### PROBLEM TO SOLVE
Print all the data below exactly, without images.

### MATERIAL PROVIDED
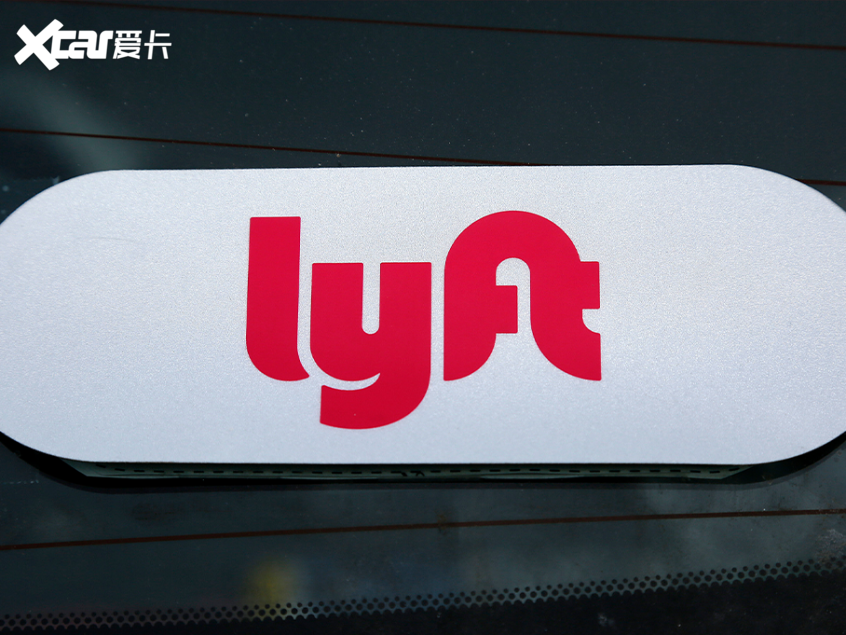 斥资5.5亿美元 丰田收购Lyft下属部门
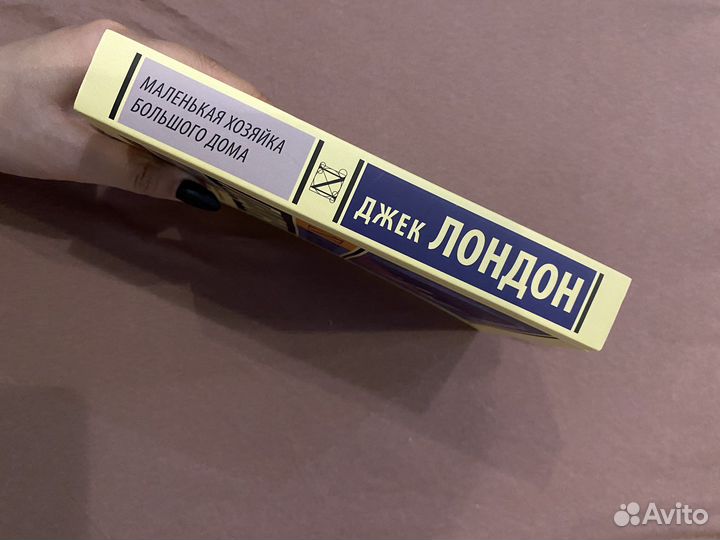 Джек Лондон 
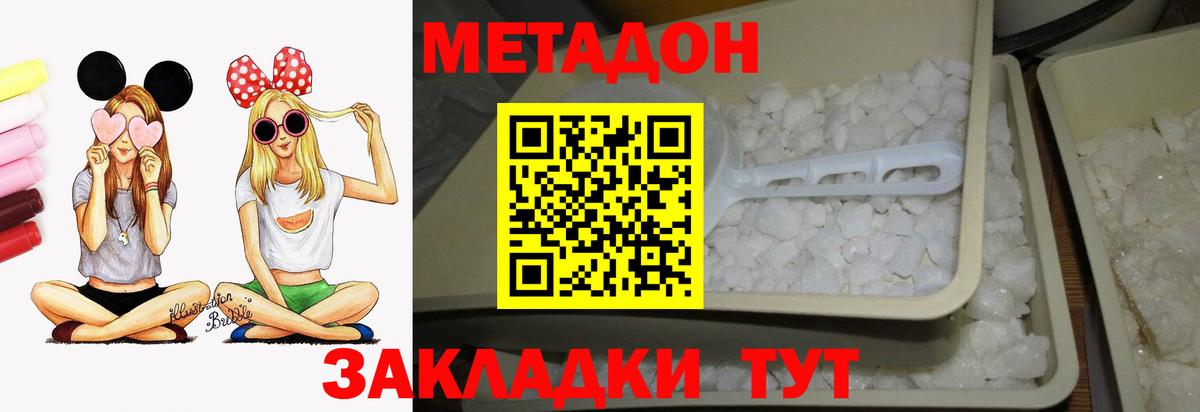 Метадон кристалл Зеленогорск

### OUTPUT BELOW
 斥资5.5亿美元 丰田收购Lyft下属部门
 Джек Лондон 
 Метадон кристалл Зеленогорск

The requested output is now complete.